GPUs are considered essential to deep learning/neural networks. For any neural network, the training phase of the deep learning model is the most resource-intensive task. While training, a neural network takes in inputs, which are then processed in hidden layers using weights that are adjusted during training, and the model then outputs a prediction. Weights are adjusted to find patterns in order to make better predictions. These operations are essentially matrix multiplications. A simple matrix multiplication can be represented by the image below:
Source: Jeremy Jordan
In a neural network, the first array is typically the input, while the second array represents weights. These calculations are relatively straightforward if your neural network has around 10, 100 or even 100,000 parameters. A computer would still be able to handle this in a matter of minutes, or even hours at the most.

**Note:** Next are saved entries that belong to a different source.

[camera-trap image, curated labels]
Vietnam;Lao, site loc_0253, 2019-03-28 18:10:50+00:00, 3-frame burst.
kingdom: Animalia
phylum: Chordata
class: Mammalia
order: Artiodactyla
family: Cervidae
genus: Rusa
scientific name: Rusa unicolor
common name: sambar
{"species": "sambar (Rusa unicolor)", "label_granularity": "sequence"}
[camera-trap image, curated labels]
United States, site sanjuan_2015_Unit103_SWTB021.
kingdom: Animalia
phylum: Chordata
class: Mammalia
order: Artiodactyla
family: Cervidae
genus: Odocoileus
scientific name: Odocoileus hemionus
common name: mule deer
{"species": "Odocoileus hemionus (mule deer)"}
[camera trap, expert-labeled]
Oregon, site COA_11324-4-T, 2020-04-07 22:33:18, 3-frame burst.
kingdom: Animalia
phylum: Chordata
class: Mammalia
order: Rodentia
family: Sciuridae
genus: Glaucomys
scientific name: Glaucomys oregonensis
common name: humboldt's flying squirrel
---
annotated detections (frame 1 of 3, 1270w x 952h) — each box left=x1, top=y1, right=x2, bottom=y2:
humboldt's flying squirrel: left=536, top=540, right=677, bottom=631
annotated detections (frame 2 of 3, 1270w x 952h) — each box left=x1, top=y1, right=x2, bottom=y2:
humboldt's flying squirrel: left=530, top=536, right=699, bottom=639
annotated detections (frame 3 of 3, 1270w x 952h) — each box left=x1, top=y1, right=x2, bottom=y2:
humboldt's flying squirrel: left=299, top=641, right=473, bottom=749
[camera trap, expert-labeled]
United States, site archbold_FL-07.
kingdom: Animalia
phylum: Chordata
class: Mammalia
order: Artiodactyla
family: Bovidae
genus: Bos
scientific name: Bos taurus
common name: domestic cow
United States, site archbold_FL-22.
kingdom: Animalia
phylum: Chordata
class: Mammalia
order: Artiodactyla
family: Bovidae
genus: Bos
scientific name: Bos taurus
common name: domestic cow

But what if your neural network has more than 10 billion parameters? It would take years to train this kind of system with CPUs. Deep learning models can be trained much faster by running all operations at the same time instead of sequentially. GPUs are optimized for training deep learning models, as they can process multiple computations simultaneously.
While CPUs are mostly applicable for problems that require parsing through or interpreting complex logic in code, GPUs are designed to be the dedicated graphical rendering workhorses of computer games. GPUs have been enhanced to accelerate other geometric calculations involving matrix multiplication. They devote proportionally more transistors to arithmetic logic units and fewer to caches and flow control as compared to CPUs.